There is a downside…​

Google only introduced that capability in Android 4.3 so using these new keys will break compatibility with older devices. If you are building a highly secure app this is probably a tradeoff you should accept. If not this might not be worth it for some theoretical benefit.

Furthermore, if your app is already shipping you are out of luck. Due to the obvious security implications once you shipped an app the certificate is final. Google doesn’t provide a way to update the certificate of a shipping app. Thus this feature only applies to apps that aren’t yet in the play store.

The Good

If you are building a new app this is pretty easy to integrate and requires no changes on your part. Just a new certificate. You can generate the new secure key using instructions in articles like this one.

If you are using Codename One Setting you can check the box to generate an SHA512 key which will harden the security for the APK.

Certificate Pinning

When we connect to HTTPS servers our networking code checks the certificate on the server. If the certificate was issued by a trusted certificate authority then the connection goes thru otherwise it fails. Let’s imagine a case where I’m sitting in a coffee shop connected to the local wifi, I try to connect to gmail to check my email. Since I use HTTPS to Google I trust my connection is secure.

What if the coffee shop was hacked and the router is listening in on everything?

So HTTPS is encrypted and the way encryption works is thru the certificate. The server sends me a certificate and we can use that to send encrypted data to it.

What if the router grabs the servers certificate and communicates with Google in my name?

This won’t work since the data we send to the server is encrypted with the certificate from the server.

So what if the router sends its own "fake certificate"?

That won’t work either. All certificates are signed by a "certificate authority" indicating that a certificate is valid.

What if I was able to get my fake certificate authorized by a real certificate authority?

That’s a problem!

It’s obviously hard to do but if someone was able to do this he could execute a "man in the middle" attack as described above. People were able to fool certificate authorities in the past and gain fake certificates using various methods so this is possible and probably doable for any government level attacker.

Certificate Pinning

This is the attack certificate pinning (or SSL pinning) aims to prevent. We code into our app the "fingerprint" of the certificate that is "good" and thus prevent the app from working when the certificate is changed. This might break the app if we replace the certificate at some point but that might be reasonable in such a case.
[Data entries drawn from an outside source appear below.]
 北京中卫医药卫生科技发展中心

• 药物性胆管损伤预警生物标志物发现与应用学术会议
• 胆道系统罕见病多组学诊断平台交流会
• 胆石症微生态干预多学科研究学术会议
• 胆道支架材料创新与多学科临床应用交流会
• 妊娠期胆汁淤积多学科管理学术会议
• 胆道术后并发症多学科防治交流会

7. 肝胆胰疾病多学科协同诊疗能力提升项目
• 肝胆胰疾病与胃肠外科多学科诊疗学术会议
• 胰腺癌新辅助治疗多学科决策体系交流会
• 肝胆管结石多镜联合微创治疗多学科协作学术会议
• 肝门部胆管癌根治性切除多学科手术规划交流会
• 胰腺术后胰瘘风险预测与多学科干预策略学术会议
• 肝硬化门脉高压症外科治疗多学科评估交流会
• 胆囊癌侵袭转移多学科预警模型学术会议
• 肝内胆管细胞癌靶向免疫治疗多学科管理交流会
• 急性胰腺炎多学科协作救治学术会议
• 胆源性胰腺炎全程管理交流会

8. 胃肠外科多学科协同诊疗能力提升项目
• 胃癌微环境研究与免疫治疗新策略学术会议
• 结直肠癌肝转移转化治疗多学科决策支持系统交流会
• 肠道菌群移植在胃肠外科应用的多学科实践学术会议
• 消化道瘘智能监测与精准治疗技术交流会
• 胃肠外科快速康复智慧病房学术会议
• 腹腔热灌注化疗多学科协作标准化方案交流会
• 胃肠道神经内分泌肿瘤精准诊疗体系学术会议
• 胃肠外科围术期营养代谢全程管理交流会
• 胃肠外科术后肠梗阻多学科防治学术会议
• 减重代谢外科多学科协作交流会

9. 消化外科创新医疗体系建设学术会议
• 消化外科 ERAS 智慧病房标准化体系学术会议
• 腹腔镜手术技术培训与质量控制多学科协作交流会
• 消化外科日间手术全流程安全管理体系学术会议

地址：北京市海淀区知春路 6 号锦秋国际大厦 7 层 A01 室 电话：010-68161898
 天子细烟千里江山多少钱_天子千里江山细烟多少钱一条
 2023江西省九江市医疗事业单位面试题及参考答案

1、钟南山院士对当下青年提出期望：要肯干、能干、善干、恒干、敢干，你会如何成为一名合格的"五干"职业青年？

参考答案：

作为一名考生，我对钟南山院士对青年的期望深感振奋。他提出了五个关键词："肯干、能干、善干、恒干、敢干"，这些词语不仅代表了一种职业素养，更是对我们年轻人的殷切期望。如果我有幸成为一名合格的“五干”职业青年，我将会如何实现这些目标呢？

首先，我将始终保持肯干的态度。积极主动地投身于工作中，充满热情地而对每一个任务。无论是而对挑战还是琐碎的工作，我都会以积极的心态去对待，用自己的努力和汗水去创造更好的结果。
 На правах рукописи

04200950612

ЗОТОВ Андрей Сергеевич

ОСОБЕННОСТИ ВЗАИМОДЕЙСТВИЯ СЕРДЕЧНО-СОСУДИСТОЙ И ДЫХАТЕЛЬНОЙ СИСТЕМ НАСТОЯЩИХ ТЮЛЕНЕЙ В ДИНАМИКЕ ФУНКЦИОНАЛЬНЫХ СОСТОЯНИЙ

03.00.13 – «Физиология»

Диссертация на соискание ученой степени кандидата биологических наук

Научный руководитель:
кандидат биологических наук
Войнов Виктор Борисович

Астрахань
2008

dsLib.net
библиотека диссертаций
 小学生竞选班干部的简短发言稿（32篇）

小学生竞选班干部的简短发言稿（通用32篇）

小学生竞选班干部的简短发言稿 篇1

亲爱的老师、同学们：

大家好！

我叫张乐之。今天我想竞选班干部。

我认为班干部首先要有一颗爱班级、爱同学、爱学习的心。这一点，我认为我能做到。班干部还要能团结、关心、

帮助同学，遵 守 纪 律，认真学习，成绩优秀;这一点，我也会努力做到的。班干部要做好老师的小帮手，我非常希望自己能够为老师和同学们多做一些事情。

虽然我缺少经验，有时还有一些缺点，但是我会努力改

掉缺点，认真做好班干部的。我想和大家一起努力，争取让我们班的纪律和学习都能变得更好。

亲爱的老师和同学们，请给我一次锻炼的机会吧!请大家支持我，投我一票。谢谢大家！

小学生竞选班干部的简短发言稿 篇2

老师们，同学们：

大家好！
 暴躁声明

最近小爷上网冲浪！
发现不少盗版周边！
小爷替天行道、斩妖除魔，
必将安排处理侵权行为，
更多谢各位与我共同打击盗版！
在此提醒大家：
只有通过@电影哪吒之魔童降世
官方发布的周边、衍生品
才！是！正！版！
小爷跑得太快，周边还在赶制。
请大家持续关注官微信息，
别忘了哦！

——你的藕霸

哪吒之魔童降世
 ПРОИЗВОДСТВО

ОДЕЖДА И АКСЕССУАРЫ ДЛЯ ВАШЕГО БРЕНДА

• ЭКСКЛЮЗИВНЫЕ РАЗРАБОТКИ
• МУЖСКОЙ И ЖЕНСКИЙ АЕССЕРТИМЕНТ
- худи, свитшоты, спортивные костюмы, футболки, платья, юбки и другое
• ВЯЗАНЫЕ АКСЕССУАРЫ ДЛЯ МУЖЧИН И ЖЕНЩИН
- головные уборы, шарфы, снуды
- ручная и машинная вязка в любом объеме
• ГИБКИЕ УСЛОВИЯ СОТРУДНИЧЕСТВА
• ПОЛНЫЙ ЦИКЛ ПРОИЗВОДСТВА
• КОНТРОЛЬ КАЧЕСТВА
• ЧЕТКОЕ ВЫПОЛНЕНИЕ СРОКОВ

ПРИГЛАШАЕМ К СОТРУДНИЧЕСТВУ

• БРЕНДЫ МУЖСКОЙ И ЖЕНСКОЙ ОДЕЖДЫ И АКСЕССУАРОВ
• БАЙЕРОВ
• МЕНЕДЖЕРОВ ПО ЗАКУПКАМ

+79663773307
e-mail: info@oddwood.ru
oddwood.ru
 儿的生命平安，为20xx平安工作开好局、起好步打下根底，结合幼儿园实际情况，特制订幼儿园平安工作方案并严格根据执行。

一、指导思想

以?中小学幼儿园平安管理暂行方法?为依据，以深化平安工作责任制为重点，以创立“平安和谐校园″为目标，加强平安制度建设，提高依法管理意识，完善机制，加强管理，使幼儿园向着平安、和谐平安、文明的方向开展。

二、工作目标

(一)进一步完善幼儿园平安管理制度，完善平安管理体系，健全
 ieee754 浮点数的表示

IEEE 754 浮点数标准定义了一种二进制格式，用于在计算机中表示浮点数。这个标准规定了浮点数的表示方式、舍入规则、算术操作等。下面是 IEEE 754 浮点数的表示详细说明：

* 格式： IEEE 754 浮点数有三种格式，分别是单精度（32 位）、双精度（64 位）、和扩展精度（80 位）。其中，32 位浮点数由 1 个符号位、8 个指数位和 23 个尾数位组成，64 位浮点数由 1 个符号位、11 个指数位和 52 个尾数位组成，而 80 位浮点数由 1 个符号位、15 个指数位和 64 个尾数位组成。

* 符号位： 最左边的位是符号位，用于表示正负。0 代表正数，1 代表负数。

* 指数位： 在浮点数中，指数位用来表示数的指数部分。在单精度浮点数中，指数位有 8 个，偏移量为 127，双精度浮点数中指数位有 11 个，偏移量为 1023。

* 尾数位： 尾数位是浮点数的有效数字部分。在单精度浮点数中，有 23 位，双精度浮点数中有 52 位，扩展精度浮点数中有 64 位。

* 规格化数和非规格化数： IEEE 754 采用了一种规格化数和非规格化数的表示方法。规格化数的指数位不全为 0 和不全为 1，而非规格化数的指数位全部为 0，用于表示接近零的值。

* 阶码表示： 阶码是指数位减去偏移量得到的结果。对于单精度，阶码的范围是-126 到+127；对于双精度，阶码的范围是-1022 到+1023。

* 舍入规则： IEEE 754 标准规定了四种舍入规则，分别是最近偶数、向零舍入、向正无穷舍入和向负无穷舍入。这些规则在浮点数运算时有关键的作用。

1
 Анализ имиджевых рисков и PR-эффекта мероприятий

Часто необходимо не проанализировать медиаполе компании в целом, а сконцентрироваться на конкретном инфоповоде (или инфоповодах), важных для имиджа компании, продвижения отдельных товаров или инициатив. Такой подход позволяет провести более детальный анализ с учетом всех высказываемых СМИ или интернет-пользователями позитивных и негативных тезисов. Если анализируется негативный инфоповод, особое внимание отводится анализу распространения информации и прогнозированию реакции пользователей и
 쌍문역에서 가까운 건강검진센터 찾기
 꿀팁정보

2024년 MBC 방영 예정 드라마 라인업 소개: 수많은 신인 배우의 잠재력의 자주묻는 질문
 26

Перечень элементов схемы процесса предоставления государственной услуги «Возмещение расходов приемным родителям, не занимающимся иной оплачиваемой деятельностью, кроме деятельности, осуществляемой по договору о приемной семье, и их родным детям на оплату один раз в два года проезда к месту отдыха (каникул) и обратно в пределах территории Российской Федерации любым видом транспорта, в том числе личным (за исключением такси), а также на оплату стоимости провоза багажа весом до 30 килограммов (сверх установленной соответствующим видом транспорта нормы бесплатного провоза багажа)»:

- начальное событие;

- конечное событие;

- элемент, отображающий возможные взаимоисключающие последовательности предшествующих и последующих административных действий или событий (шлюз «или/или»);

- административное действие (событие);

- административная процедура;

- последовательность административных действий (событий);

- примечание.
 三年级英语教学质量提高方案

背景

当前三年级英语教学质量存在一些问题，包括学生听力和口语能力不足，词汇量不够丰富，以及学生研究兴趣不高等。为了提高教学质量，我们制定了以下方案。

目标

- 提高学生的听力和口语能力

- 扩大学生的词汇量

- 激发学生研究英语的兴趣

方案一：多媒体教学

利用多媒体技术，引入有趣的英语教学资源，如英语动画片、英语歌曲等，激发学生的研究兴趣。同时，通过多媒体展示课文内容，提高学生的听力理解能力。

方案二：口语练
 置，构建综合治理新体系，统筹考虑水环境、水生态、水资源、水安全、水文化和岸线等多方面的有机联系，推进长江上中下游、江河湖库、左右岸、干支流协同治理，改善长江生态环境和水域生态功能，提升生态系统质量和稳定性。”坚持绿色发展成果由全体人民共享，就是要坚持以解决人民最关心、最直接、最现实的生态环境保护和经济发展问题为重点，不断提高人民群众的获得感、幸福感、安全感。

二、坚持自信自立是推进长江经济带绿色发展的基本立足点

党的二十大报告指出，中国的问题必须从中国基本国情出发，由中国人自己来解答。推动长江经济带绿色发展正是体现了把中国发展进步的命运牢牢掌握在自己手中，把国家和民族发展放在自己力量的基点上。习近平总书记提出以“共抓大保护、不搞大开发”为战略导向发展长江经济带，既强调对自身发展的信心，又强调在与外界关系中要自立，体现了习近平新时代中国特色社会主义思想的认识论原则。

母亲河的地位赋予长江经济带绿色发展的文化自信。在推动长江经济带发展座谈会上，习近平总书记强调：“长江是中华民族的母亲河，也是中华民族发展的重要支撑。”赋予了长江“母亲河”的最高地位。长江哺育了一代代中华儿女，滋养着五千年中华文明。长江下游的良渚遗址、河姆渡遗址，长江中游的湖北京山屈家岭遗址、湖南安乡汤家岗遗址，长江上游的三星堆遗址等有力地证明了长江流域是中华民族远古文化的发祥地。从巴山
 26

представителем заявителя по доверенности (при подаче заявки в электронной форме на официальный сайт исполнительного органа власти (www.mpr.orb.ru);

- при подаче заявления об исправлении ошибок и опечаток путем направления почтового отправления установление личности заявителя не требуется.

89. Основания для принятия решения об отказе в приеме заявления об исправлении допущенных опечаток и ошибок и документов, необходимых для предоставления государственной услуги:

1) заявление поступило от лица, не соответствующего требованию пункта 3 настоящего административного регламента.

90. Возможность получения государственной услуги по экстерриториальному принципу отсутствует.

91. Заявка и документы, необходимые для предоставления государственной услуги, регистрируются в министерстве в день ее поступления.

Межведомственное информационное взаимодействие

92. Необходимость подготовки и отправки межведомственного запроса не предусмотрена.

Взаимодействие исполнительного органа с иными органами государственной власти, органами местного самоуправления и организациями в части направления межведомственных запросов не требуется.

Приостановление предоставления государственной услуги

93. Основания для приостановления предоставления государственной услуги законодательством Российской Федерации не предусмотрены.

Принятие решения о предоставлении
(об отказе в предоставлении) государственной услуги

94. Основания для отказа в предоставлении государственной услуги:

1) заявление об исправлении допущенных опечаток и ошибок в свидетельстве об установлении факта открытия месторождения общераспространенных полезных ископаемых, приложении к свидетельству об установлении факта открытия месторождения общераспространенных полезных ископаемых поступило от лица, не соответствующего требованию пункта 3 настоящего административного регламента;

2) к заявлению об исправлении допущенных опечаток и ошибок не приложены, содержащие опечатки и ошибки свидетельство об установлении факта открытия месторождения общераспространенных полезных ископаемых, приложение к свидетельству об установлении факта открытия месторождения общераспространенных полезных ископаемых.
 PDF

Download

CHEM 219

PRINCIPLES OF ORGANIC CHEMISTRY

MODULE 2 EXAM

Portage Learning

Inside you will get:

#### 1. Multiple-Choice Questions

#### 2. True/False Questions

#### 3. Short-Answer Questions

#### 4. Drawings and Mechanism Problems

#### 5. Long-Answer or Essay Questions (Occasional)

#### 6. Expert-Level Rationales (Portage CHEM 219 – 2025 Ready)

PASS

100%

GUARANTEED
To do this we have a cn1lib. that fetches the certificate fingerprint from the server, we can just check this fingerprint against a list of "authorized" keys to decide whether it is valid. You can install the SSLCertificateFingerprint from the extensions section in Codename One Settings and use something like this to verify your server:

if(CheckCert.isCertCheckingSupported()) {
    String f = CheckCert.getFingerprint(myHttpsURL);
    if(validKeysList.contains(f)) {
        // OK it's a good certificate proceed
    } else {
       if("Security Warning", "WARNING: it is possible your commmunications are being tampered! We suggest quitting the app at once!", "Quit", "Continue")) {
} else {
    // certificate fingerprint checking isn't supported on this platform... It's your decision whether to proceed or not

Notice that once connection is established you don’t need to verify again for the current application run.